» AIM OF THE TASK: Extend the text below on the joint Cubism exhibition of the Sprengel Museum and the Tretyakov Gallery, picking up right after its last sentence and leaving aside the material that follows it.

» EXTRACTED TEXT:
::::::
CUBISME + КУБИЗМ + KUBISMUS = …
CUBISME + КУБИЗМ + KUBISMUS. AN ARTISTIC MOVEMENT IN EUROPE, 1906-1926 - THIS IS THE TITLE UNDER WHICH THE SPRENGEL MUSEUM IN HANNOVER AND THE STATE TRETYAKOV GALLERY IN MOSCOW MOUNTED AN EXTRAORDINARY COLLABORATIVE EXHIBITION.
Comprising about 170 paintings, drawings and prints, including outstanding works on loan from many of Europe's most important museums, the exhibitions impressively visualize the interaction between Russian Cubism and the predominantly French Cubist movement in Western Europe. Thus, following its significant exhibition of Italian Futurism in 2001, the Sprengel Museum in Hannover and the Tretyakov Gallery in Moscow documented, in the equally comprehensive exhibitions, a further international artistic movement of the beginning of the 20th century. As the first modern art movement of the 20th century in Western Europe, Cubism immediately became known through such famous artists as Pablo Picasso, Georges Braque and Juan Gris, above all in Russia, but also in Germany. Confrontation with early Cubism as a movement that waived realistic depiction and divided the subject matter into geometrical, primarily cubic shapes decisively triggered the development of avant-garde ways of thinking in Russia and resulted in the abstract movements of Suprematism and Constructivism and, ultimately, in a return to representational principles.
Pablo PICASSO. Les Demoiselles d’Avignon. 1907
Oil on canvas. 243,9 by 233,7 cm. Detail
The famous Russian collector Sergei I. Shchukin purchased his first Cubist Picasso (Woman with Fan, 1908) in September 1908 and took it back with him to Moscow. Many other Cubist works, both by Picasso and by Braque, followed soon after. Around the same time, another Moscow collector Ivan Morozov, was also collecting works by Picasso. Shchukin opened his Moscow villa to the public in 1909 and was very soon exhibiting the works of Cubist artists regularly. Many Moscow artists, including Mikhail Larionov and Natalia Goncharova, David Burliuk, Kazimir Malevich, Ivan Kliun, Vladimir Tatlin and Vasily Kandinsky were first introduced to French Cubism through these exhibitions.
It was primarily the German artists Franz Marc and August Macke who, through their close connections with French artists, and especially with Robert and Sonia Delaunay, introduced Cubism into the Rhineland, where it was embraced by many artists. The active involvement of art galleries - Herwarth Walden's "Der Sturm" in Berlin, for example - also contributed to the rapidly growing popularity of Cubism among German artists.
::::::
» COLLECTED DATA:
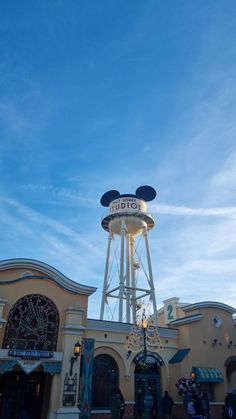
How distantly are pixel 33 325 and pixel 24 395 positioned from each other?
3.39 meters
::::::
» RESPONSE TO THIS TASK:
In the Hannover-Moscow exhibitions, principal works of early Cubism from collections in Western Europe, including a large selection from the Sprengel Museum's own collection, as well as those works from the Shchukin and Morozov collections which are now kept at museums in Moscow and St. Petersburg, enter into a dialogue with works of Russian Cubism from the collection of the Tretyakov Gallery.
This confrontation reveals aspects to which little thought has hitherto been given, such as the close connections that existed between the artists of Eastern and Western Europe and those characteristics which they shared in the development of modernism and which constituted an important basis for the subsequent development of modern movements in 20th century art in Russia.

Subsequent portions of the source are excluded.